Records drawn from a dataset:
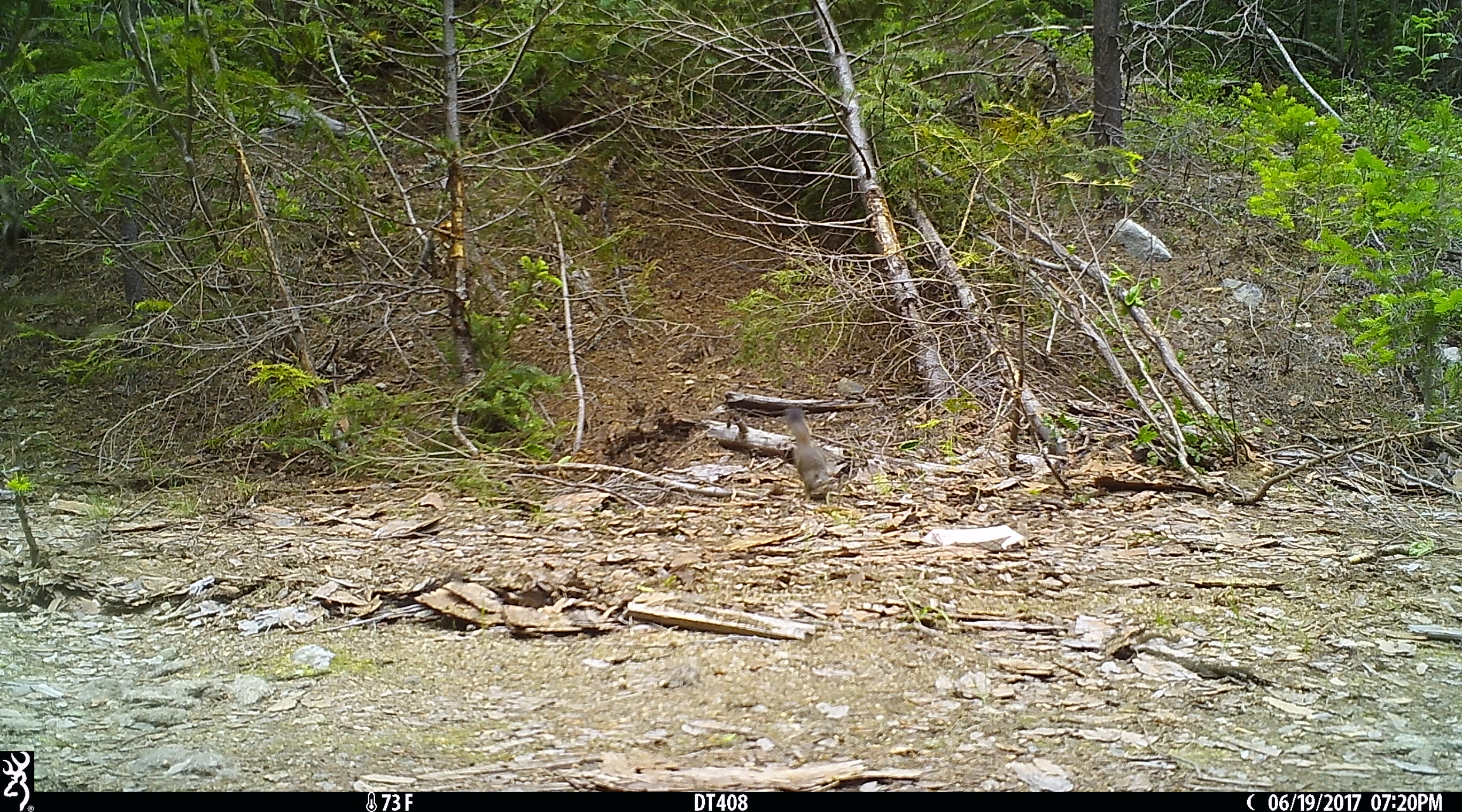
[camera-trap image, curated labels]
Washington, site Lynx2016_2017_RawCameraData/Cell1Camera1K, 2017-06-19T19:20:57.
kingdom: Animalia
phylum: Chordata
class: Mammalia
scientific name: Mammalia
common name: small mammal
Small mammal (Mammalia). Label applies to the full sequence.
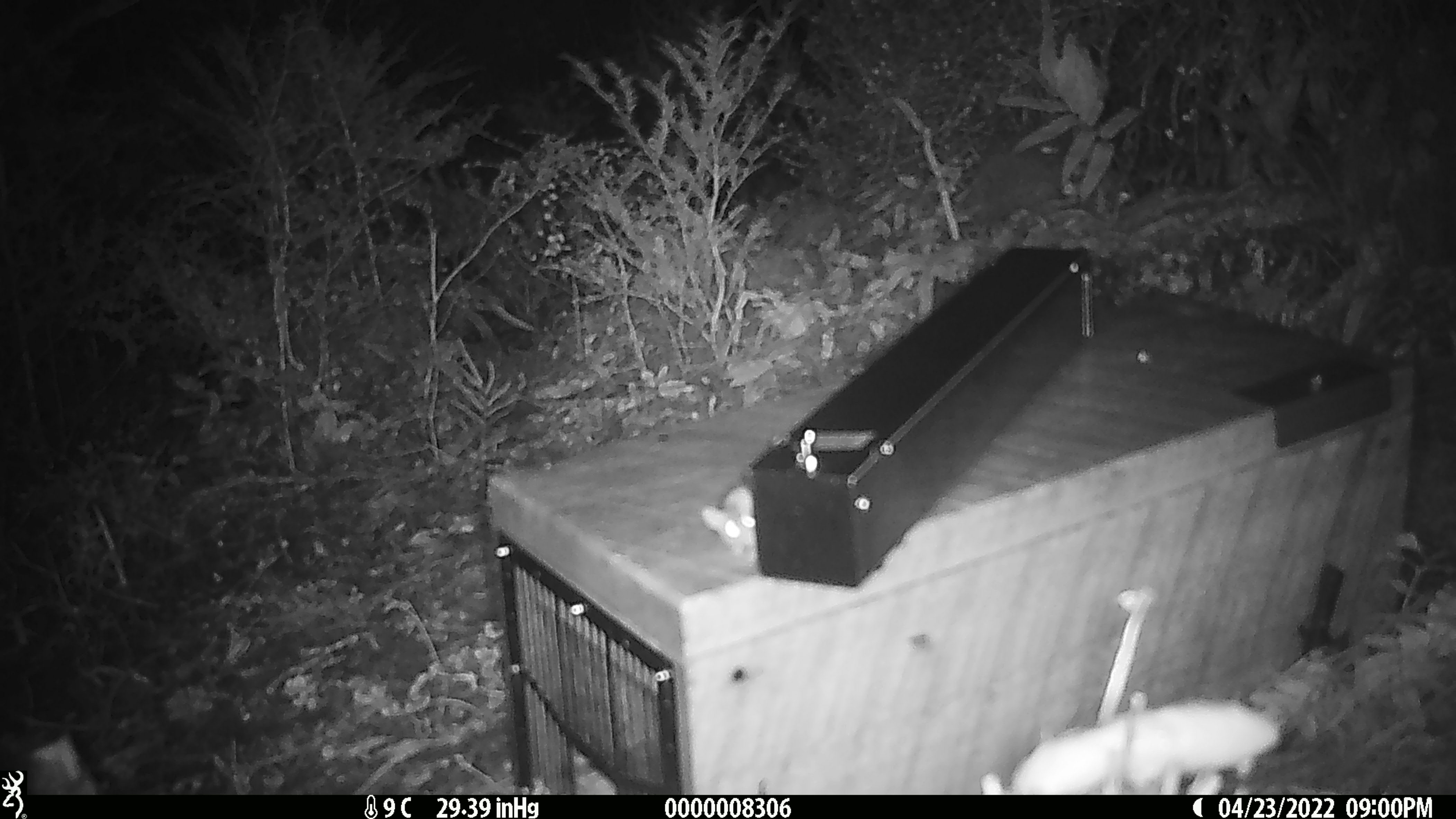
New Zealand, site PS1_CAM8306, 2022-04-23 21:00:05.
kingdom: Animalia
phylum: Chordata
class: Mammalia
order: Rodentia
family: Muridae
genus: Mus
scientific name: Mus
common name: mouse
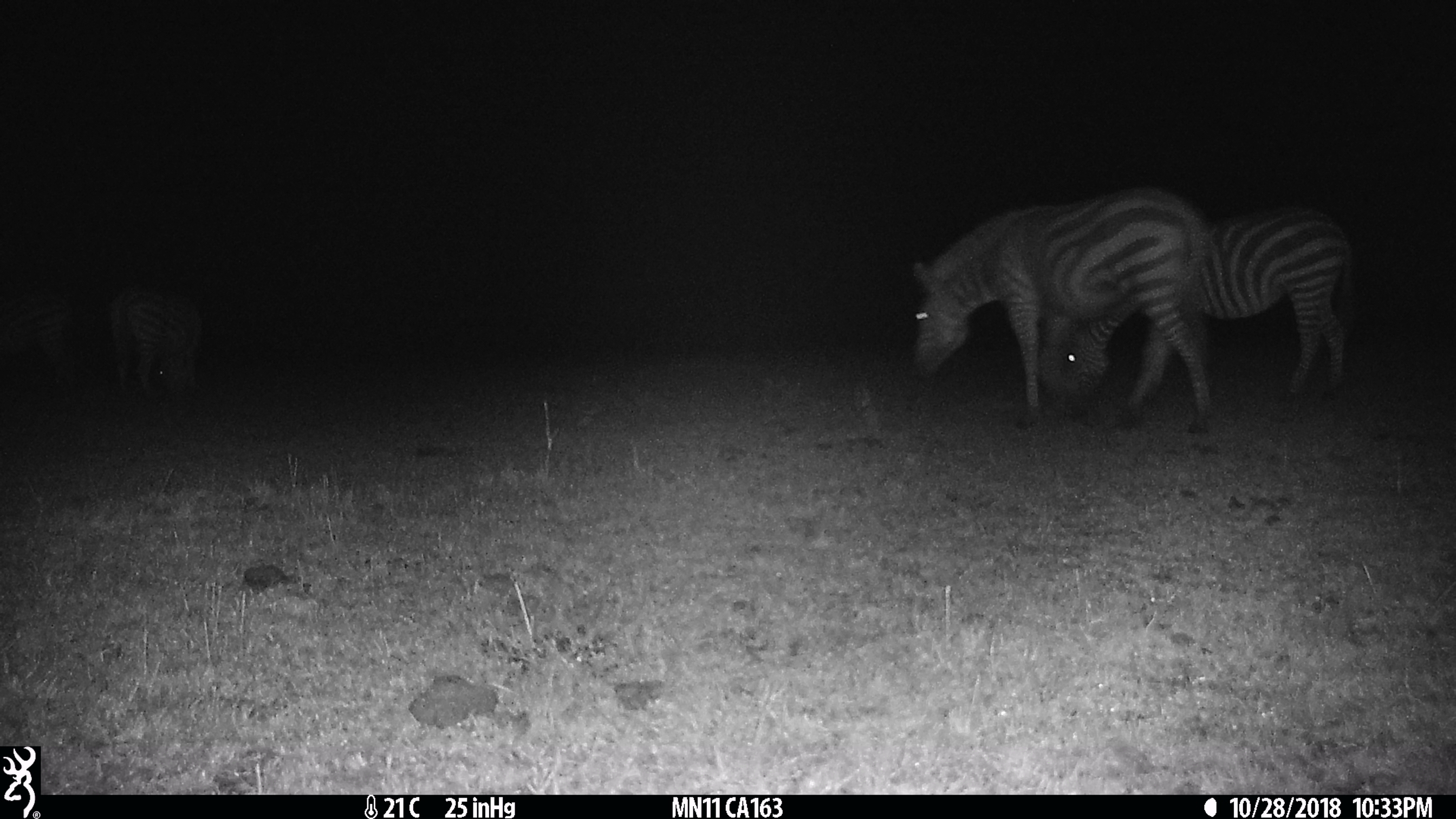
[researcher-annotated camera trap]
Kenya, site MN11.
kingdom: Animalia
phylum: Chordata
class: Mammalia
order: Perissodactyla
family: Equidae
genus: Equus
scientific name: Equus quagga burchellii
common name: burchell's zebra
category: zebra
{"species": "zebra (burchell's zebra) (Equus quagga burchellii)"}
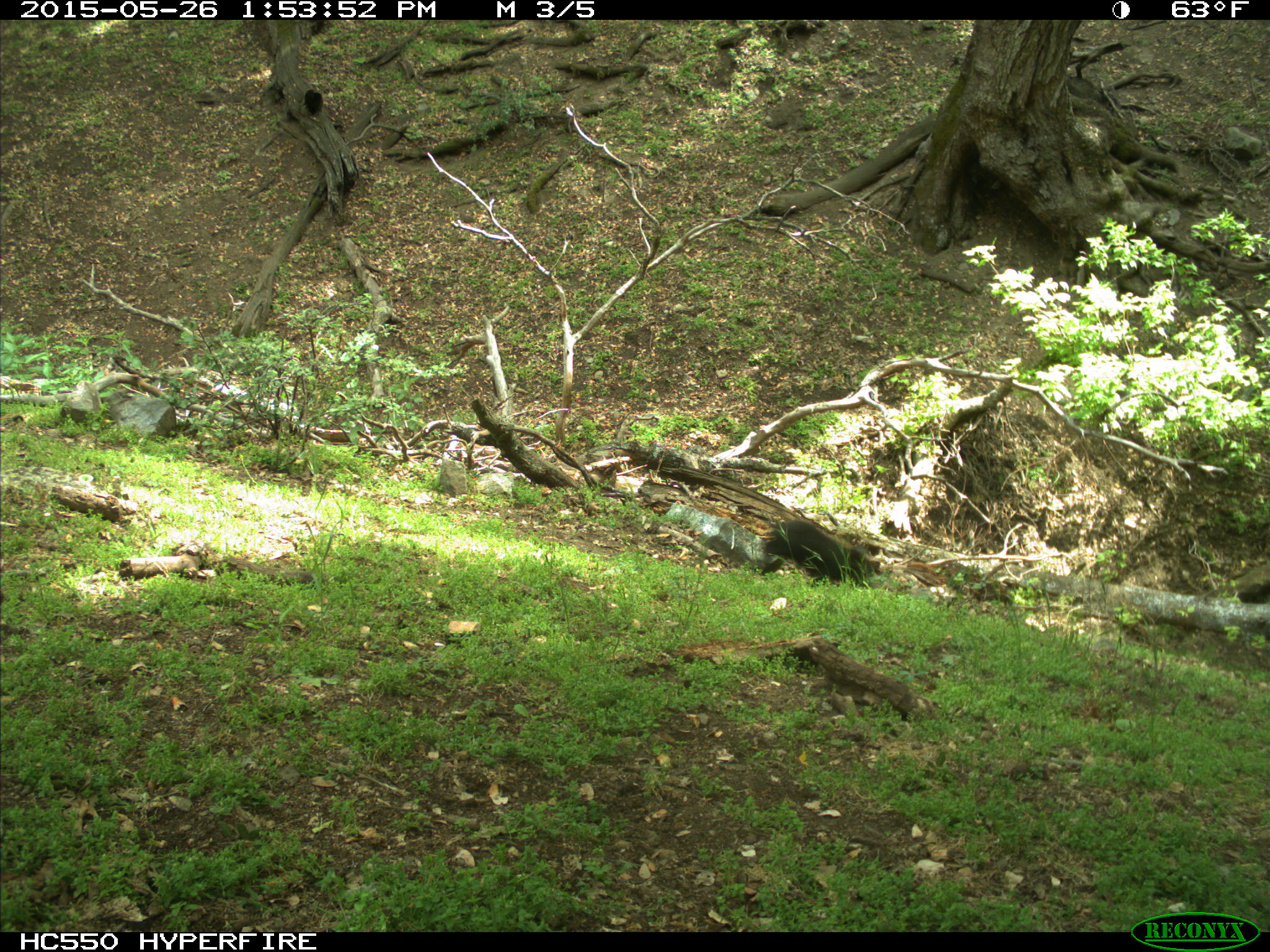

→ WORK TASK
The result is an exact copy of the lines from the one holding "family: Equidae" through the final line of the data above, both ends included, minus the pictures.

→ REPLY TO THE TASK
family: Equidae
genus: Equus
scientific name: Equus quagga burchellii
common name: burchell's zebra
category: zebra
{"species": "zebra (burchell's zebra) (Equus quagga burchellii)"}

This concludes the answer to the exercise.